The existing case, before Judge Lawrence O'Neill in U.S. District Court for the Eastern District of California, is on hold while Reclamation confers with the U.S. Fish and Wildlife Service on the contract renewals.

Irrigators' strategy

Irrigators would prefer to stay out of court and have made sacrifices to do so.

The Sacramento River Settlement Contractors this year received roughly 60 to 65 percent of their normal 2.2 million acre-feet of deliveries, which supplies water for 440,000 acres bordering the Sacramento River and its tributaries between Redding and Sacramento.

Even though that's below the 75 percent guarantee -- and they received less than 75 percent last year, as well -- they aren't suing Reclamation.

"We could have potentially sued the bureau because we didn't get all our water, but we decided that's not the way we do business," said Thad Bettner, general manager of the Glenn-Colusa Irrigation District (GCID).

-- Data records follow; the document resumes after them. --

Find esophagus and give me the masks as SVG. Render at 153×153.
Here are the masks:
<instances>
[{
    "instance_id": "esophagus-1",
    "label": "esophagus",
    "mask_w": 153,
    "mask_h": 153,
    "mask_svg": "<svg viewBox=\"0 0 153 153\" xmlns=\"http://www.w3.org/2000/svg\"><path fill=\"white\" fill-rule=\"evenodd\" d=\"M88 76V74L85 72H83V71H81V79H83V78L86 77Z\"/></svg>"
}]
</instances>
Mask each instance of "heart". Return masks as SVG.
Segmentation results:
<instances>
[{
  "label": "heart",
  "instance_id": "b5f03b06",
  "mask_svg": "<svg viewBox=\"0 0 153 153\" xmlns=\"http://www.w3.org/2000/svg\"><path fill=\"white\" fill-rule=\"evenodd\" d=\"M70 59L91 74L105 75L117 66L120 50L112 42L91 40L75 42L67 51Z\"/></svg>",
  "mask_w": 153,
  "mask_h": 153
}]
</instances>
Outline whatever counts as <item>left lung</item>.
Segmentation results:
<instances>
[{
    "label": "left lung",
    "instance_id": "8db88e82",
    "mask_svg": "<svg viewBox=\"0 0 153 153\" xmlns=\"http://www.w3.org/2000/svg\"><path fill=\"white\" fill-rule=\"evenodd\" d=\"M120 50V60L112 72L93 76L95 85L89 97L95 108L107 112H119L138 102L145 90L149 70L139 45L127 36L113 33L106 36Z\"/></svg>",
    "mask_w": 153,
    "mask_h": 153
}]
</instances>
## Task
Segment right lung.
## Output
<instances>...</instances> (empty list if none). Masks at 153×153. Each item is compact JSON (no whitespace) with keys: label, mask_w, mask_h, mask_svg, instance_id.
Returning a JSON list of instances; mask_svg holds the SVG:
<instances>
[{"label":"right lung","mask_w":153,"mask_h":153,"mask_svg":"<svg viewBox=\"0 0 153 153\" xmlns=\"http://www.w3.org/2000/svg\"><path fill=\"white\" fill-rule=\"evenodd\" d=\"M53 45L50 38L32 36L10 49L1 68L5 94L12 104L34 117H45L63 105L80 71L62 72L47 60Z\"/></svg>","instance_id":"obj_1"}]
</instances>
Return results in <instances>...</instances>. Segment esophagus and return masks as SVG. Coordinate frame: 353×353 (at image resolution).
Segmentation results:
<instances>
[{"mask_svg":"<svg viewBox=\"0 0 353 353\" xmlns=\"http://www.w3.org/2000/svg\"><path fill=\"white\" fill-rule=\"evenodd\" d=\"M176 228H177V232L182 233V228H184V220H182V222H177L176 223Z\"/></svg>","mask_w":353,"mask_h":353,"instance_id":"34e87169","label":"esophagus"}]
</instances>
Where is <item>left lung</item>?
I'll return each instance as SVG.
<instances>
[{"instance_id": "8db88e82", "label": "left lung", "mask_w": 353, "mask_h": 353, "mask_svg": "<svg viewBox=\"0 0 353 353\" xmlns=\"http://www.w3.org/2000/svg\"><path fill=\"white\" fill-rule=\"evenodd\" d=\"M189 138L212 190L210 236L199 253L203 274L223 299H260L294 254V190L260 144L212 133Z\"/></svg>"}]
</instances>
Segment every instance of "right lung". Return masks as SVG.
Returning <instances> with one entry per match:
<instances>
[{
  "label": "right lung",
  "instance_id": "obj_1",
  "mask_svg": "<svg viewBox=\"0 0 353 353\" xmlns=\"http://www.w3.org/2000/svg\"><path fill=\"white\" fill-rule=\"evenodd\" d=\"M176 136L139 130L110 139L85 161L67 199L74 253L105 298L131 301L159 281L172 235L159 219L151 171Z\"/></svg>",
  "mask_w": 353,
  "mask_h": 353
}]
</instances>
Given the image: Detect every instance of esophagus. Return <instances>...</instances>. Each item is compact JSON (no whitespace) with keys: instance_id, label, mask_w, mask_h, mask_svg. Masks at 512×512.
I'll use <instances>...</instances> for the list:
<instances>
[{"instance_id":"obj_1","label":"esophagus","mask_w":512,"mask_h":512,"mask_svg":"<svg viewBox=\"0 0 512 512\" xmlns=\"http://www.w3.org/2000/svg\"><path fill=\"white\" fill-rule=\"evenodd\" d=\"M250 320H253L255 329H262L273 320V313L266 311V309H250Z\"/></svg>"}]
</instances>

GCID is the largest district in the Sacramento Valley, with 175,000 acres of primarily rice, some of which doubles as habitat for migrating birds in the winter when fields are flooded to decompose leftover rice stalks.

"It's better off to try to work cooperatively with the agencies and not hold ourselves to firm numbers if there's better ways to make the system work," Bettner said.

In addition to taking later delivery of water, the contractors are tapping larger amounts of groundwater than usual and are fallowing some land. They are also paying more per unit of water, because operating costs remain the same and are distributed across a smaller pool of deliveries.

The cost of Reclamation water has risen to $125 per acre-foot, up from $40 per acre-foot three years ago, Bettner said. GCID was able to recoup some of the expense by selling about 50,000 acre-feet to other farmers at $400 an acre-foot but has had to dip into its reserve funds, he said.

Bettner said he disputes the 5 percent salmon-survival figure from last year and has submitted a paper to the State Water Resources Control Board arguing that the number may have been higher.

Predators between the spawning point and the monitoring point are one factor that could have thrown the count off, he said.

"We think there's other factors to look at," he said. "They're trying to put all their effort behind one data point, which we think in context tells a different story."